● **Written task**:
Could you rewrite the material below with every "distance" changed to "separation" and everything else left as is? Leave the pictures out.

Saved entries
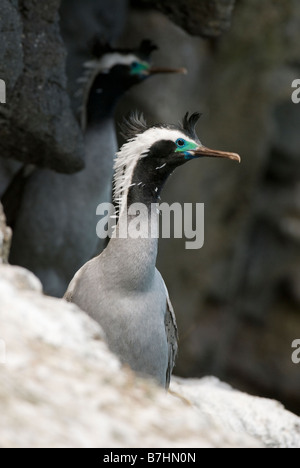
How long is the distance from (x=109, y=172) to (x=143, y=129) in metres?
1.69

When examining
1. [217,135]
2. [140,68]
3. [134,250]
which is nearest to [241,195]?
[217,135]

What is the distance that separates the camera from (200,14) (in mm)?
5238

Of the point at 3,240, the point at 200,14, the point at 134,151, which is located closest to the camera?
the point at 3,240

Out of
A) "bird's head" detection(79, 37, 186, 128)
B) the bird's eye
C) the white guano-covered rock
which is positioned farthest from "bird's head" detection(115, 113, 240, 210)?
"bird's head" detection(79, 37, 186, 128)

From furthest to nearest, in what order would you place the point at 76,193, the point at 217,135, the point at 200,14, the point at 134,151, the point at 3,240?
the point at 217,135
the point at 76,193
the point at 200,14
the point at 134,151
the point at 3,240

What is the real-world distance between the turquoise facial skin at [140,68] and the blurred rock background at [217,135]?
39 centimetres

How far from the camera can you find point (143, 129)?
374 centimetres

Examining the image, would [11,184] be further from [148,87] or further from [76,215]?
[148,87]

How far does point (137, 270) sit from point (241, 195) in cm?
526

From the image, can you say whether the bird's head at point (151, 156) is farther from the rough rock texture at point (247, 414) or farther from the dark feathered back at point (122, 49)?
the dark feathered back at point (122, 49)

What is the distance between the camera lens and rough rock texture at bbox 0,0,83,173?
4.19m

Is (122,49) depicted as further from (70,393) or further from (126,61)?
(70,393)
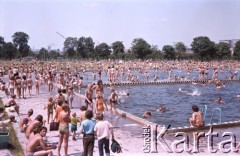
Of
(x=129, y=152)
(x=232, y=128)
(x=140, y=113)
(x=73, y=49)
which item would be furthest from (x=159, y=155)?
(x=73, y=49)

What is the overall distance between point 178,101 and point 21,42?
84001 mm

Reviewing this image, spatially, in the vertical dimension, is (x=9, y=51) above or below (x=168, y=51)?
below

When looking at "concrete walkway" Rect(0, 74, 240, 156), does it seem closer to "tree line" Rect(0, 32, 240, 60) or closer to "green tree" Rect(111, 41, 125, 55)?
"tree line" Rect(0, 32, 240, 60)

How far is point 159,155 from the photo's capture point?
31.8ft

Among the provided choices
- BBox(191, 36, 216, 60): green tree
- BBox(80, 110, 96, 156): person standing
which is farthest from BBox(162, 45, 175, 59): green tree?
BBox(80, 110, 96, 156): person standing

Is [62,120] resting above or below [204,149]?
above

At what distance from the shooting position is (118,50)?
105562mm

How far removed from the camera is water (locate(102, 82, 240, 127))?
20578 mm

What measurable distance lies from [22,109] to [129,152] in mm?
9139

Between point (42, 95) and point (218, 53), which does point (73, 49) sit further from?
point (42, 95)

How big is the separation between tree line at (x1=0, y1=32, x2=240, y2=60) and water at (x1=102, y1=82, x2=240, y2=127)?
58.6m

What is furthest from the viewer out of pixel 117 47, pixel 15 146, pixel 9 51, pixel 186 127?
pixel 117 47

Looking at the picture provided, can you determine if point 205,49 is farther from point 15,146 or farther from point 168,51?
point 15,146

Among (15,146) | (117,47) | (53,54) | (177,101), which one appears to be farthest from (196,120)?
(53,54)
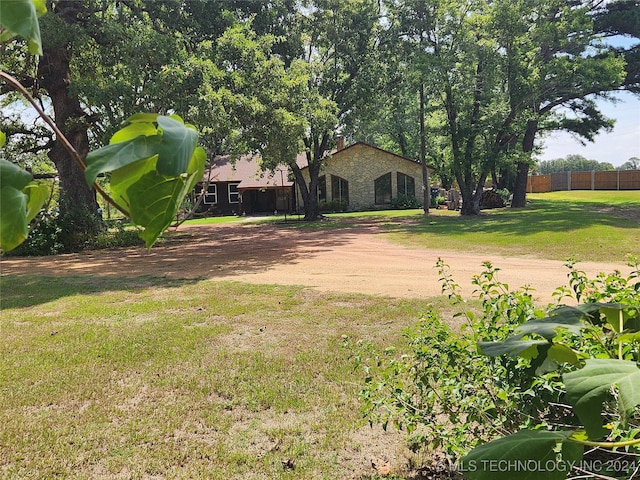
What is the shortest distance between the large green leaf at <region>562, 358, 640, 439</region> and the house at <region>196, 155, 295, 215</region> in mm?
36764

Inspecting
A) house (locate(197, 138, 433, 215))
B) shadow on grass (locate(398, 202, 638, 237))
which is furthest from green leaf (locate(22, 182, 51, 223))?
house (locate(197, 138, 433, 215))

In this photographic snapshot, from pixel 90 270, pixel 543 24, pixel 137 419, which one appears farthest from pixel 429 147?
pixel 137 419

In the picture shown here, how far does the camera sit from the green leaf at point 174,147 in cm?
45

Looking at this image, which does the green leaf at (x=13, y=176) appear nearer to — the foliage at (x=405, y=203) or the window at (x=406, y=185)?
the foliage at (x=405, y=203)

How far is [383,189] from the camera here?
36.8 metres

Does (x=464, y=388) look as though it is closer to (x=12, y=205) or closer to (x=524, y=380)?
(x=524, y=380)

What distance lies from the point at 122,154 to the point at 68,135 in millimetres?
16701

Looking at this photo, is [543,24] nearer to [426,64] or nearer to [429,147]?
[426,64]

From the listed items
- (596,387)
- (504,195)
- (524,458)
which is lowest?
(524,458)

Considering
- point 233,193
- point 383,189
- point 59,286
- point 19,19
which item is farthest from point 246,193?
point 19,19

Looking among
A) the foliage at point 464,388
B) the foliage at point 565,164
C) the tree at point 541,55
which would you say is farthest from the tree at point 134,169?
the foliage at point 565,164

● **Exercise result**:
How long is the separation from (x=109, y=172) to (x=143, y=129) in metres?
1.69

When examining
1. [217,135]
2. [140,68]
3. [134,250]
which is nearest to [241,195]?
[217,135]

What is the separation that separates the camera from (200,14) (in mm)?
5238

Of the point at 3,240, the point at 200,14, the point at 134,151, which is located closest to the camera?
the point at 3,240

Out of
A) "bird's head" detection(79, 37, 186, 128)
B) the bird's eye
C) the white guano-covered rock
which is positioned farthest from "bird's head" detection(115, 113, 240, 210)?
"bird's head" detection(79, 37, 186, 128)

From furthest to nearest, in what order would you place the point at 76,193, the point at 217,135, the point at 200,14, the point at 134,151, the point at 3,240?
the point at 217,135
the point at 76,193
the point at 200,14
the point at 134,151
the point at 3,240

What is the real-world separation between the turquoise facial skin at [140,68] and the blurred rock background at [217,135]?
39 centimetres

How far from the camera can you find point (143, 129)?
374 centimetres

Examining the image, would [11,184] be further from [148,87] or further from [76,215]?
[148,87]

How far does point (137, 270) sit from point (241, 195) in cm?
526

From the image, can you say whether the bird's head at point (151, 156) is farther from the rough rock texture at point (247, 414) or farther from the dark feathered back at point (122, 49)?
the dark feathered back at point (122, 49)

What is the separation between the camera lens and rough rock texture at bbox 0,0,83,173?
4.19m

Is (122,49) depicted as further from (70,393) or further from (126,61)?
(70,393)
Of
(x=129, y=152)
(x=232, y=128)
(x=140, y=113)
(x=73, y=49)
which item would be furthest from (x=159, y=155)?
(x=73, y=49)

What is the overall separation between point 178,101 and point 21,42?
84001 mm

Reviewing this image, spatially, in the vertical dimension, is (x=9, y=51) above or below (x=168, y=51)?
below

When looking at "concrete walkway" Rect(0, 74, 240, 156), does it seem closer to "tree line" Rect(0, 32, 240, 60) or closer to "green tree" Rect(111, 41, 125, 55)?
"tree line" Rect(0, 32, 240, 60)

How far is point 159,155 from the photo's capture point?
31.8ft

Among the provided choices
- BBox(191, 36, 216, 60): green tree
- BBox(80, 110, 96, 156): person standing
which is farthest from BBox(162, 45, 175, 59): green tree?
BBox(80, 110, 96, 156): person standing

Is [62,120] resting above or below [204,149]?
above

At what separation from the shooting position is (118,50)?
105562mm

How far removed from the camera is water (locate(102, 82, 240, 127))?
20578 mm

What measurable separation lies from [22,109] to [129,152] in mm?
9139

Between point (42, 95) and point (218, 53), which does point (73, 49) sit further from?
point (42, 95)

How big is the separation between tree line at (x1=0, y1=32, x2=240, y2=60) and water at (x1=102, y1=82, x2=240, y2=127)?
58.6m

What is furthest from the viewer out of pixel 117 47, pixel 15 146, pixel 9 51, pixel 186 127?
pixel 117 47

Looking at the picture provided, can you determine if point 205,49 is farther from point 15,146 or farther from point 168,51?
point 15,146

Among (15,146) | (117,47) | (53,54) | (177,101), which one appears to be farthest from (196,120)?
(53,54)
What is the shortest separation between the large green leaf at <region>562, 358, 640, 439</region> and the house at <region>196, 155, 295, 215</region> in mm?
36764

Inspecting
A) house (locate(197, 138, 433, 215))
B) shadow on grass (locate(398, 202, 638, 237))
which is furthest from green leaf (locate(22, 182, 51, 223))?
house (locate(197, 138, 433, 215))

In this photographic snapshot, from pixel 90 270, pixel 543 24, pixel 137 419, which one appears farthest from pixel 429 147?
pixel 137 419

In the picture shown here, how far does the camera sit from the green leaf at point 174,147 in cm?
45

Looking at this image, which does the green leaf at (x=13, y=176) appear nearer to — the foliage at (x=405, y=203) or the window at (x=406, y=185)?
the foliage at (x=405, y=203)

How far is [383,189] from the camera here?
36.8 metres

Does (x=464, y=388) look as though it is closer to (x=12, y=205) or closer to (x=524, y=380)?
(x=524, y=380)

What separation lies from the point at 122,154 to the point at 68,135 in millimetres?
16701

Looking at this photo, is [543,24] nearer to [426,64] or nearer to [429,147]?
[426,64]

From the listed items
- (596,387)
- (504,195)
- (524,458)
which is lowest?
(524,458)

Considering
- point 233,193
- point 383,189
- point 59,286
- point 19,19
which item is farthest from point 246,193?
point 19,19

Looking among
A) the foliage at point 464,388
B) the foliage at point 565,164
C) the tree at point 541,55
which would you say is farthest from the tree at point 134,169?
the foliage at point 565,164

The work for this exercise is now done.